Source records:
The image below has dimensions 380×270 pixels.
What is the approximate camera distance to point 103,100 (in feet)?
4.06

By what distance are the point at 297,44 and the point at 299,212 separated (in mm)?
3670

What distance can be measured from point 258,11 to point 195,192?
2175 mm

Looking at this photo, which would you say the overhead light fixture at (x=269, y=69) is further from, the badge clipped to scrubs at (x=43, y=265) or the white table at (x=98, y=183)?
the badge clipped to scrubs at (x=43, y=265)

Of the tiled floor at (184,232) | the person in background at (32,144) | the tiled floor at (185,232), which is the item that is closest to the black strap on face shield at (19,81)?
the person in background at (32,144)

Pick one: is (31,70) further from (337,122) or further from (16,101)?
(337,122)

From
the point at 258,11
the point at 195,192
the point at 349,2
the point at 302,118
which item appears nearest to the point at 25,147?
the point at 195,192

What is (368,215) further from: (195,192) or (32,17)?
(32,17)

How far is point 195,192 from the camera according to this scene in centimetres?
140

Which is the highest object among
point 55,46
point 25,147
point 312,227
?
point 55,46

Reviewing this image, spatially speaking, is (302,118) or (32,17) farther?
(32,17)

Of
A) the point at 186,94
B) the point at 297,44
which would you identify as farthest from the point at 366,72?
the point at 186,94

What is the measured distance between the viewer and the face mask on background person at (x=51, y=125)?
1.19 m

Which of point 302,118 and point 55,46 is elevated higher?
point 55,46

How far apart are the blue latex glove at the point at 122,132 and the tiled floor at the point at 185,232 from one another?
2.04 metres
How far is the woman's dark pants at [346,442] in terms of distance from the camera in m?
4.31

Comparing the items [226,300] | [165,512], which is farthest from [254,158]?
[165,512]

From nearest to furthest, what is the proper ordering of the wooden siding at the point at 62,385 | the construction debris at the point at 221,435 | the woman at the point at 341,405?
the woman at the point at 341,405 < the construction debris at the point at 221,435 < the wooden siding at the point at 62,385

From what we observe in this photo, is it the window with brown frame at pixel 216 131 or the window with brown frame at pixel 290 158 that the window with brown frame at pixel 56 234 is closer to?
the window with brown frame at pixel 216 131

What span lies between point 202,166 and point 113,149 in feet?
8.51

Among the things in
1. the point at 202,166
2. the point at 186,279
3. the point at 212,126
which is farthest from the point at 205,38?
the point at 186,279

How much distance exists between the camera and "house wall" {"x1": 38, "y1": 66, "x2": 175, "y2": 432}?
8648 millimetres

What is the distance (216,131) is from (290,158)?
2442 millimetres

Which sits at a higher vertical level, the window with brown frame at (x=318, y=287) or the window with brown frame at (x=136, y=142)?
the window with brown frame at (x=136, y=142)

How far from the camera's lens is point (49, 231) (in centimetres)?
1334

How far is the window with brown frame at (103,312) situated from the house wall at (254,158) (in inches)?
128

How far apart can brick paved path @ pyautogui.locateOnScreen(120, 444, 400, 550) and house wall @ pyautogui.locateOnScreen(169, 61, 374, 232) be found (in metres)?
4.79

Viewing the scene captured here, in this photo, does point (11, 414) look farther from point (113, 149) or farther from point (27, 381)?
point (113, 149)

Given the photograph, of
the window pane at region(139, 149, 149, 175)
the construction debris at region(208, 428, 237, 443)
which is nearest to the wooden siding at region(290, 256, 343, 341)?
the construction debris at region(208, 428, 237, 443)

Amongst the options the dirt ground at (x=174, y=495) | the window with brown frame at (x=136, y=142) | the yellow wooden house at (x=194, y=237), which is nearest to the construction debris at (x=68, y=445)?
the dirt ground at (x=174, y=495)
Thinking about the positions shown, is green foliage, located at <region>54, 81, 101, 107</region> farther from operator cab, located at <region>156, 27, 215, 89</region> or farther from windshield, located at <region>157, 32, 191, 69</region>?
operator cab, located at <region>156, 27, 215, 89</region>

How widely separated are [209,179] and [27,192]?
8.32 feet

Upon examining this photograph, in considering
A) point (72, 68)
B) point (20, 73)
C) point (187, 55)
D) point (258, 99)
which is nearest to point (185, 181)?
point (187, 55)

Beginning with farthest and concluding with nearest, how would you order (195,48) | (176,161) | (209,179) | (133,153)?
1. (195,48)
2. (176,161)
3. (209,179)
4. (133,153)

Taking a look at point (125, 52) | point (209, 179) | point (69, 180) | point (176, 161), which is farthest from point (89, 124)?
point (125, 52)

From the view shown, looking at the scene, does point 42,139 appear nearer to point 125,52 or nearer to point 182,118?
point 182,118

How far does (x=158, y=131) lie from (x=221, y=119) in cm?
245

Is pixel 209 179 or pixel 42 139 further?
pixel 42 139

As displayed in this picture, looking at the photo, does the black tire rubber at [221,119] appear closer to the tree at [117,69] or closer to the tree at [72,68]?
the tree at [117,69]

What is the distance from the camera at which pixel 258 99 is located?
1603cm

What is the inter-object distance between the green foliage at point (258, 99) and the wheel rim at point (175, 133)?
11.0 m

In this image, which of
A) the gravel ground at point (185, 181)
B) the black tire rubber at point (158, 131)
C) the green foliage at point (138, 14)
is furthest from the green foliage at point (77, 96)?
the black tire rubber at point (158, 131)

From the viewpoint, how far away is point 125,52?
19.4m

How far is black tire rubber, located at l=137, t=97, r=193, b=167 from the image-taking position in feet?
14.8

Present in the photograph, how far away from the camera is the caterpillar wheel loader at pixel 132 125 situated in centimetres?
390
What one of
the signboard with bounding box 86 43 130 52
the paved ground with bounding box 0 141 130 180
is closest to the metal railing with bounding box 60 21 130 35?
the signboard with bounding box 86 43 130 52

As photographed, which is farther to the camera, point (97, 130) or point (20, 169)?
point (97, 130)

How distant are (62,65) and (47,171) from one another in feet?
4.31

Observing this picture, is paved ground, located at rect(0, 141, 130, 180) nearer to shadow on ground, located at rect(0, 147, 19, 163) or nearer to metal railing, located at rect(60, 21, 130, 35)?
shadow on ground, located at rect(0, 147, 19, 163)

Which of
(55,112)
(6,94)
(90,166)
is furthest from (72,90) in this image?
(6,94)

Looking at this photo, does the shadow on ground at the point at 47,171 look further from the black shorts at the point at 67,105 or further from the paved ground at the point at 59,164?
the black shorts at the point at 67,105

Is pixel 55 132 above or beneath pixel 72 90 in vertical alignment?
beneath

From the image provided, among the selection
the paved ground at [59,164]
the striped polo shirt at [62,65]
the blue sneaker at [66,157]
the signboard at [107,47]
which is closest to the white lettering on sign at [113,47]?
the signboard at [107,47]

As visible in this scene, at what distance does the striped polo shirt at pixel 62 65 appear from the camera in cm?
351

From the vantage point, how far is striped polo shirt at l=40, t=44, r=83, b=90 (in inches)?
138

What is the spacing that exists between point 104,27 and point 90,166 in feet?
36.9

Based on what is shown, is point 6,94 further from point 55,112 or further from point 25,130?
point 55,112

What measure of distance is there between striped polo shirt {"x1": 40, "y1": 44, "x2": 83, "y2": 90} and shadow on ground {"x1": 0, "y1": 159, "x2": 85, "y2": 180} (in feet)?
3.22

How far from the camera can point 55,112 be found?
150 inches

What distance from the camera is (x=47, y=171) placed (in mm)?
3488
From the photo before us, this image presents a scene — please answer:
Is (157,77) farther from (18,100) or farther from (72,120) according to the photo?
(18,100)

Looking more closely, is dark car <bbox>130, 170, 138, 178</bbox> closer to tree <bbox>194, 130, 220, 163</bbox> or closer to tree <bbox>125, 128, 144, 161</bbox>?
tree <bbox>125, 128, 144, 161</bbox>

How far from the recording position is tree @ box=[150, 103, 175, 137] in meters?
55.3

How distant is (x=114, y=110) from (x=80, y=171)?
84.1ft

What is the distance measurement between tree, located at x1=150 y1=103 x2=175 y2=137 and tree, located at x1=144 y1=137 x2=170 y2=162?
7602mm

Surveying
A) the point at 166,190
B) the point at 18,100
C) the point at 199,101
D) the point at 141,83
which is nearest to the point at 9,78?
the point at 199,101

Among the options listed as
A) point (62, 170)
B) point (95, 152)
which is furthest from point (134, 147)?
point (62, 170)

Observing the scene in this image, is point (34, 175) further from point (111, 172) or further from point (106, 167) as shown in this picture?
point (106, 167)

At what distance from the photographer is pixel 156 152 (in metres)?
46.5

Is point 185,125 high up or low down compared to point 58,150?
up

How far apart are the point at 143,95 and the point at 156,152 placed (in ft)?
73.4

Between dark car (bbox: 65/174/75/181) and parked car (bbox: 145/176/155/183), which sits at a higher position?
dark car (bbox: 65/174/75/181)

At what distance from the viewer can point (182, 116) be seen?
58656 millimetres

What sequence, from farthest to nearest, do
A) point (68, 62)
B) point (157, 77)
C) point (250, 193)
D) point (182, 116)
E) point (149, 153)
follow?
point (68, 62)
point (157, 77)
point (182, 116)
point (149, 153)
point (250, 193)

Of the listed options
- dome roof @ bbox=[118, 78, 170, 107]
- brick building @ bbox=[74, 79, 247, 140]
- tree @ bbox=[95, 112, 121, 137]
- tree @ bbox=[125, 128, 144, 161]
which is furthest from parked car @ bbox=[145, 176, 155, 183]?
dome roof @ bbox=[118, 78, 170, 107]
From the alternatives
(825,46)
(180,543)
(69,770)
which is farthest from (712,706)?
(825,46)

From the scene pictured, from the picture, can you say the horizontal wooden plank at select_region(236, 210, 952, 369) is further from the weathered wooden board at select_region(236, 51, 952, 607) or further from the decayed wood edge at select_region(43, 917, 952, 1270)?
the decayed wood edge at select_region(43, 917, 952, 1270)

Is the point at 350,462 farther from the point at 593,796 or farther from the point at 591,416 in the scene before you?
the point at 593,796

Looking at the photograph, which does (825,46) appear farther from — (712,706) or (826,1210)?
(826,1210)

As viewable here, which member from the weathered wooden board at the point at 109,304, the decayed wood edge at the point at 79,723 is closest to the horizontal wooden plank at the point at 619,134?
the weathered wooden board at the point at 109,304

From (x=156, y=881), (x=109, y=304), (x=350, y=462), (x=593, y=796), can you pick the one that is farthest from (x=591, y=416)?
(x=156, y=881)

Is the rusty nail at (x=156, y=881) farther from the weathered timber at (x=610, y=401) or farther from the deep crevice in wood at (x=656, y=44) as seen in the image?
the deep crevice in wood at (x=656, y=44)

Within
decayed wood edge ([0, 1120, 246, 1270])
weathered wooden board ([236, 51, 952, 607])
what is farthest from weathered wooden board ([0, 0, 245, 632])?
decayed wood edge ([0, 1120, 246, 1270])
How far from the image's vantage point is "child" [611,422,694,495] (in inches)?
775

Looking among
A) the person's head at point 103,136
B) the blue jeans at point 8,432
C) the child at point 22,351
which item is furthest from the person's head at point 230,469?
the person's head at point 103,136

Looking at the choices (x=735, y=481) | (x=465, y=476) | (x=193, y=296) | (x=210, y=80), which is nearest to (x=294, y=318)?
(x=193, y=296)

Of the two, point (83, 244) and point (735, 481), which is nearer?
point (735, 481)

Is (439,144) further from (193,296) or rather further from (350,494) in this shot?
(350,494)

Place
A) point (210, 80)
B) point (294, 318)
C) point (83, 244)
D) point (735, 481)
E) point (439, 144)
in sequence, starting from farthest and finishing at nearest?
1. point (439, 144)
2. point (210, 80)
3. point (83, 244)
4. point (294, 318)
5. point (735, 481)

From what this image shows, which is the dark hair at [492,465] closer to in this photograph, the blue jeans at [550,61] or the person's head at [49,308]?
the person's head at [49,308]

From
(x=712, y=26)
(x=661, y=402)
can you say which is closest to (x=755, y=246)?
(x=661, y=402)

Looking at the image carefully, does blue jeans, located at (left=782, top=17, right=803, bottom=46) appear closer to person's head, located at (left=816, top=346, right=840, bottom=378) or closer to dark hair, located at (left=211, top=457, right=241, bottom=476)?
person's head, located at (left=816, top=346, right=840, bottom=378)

Short task: Count the lines of the records that contain the string "shorts", matching case exactly. Reply with the number only.

Task solution: 2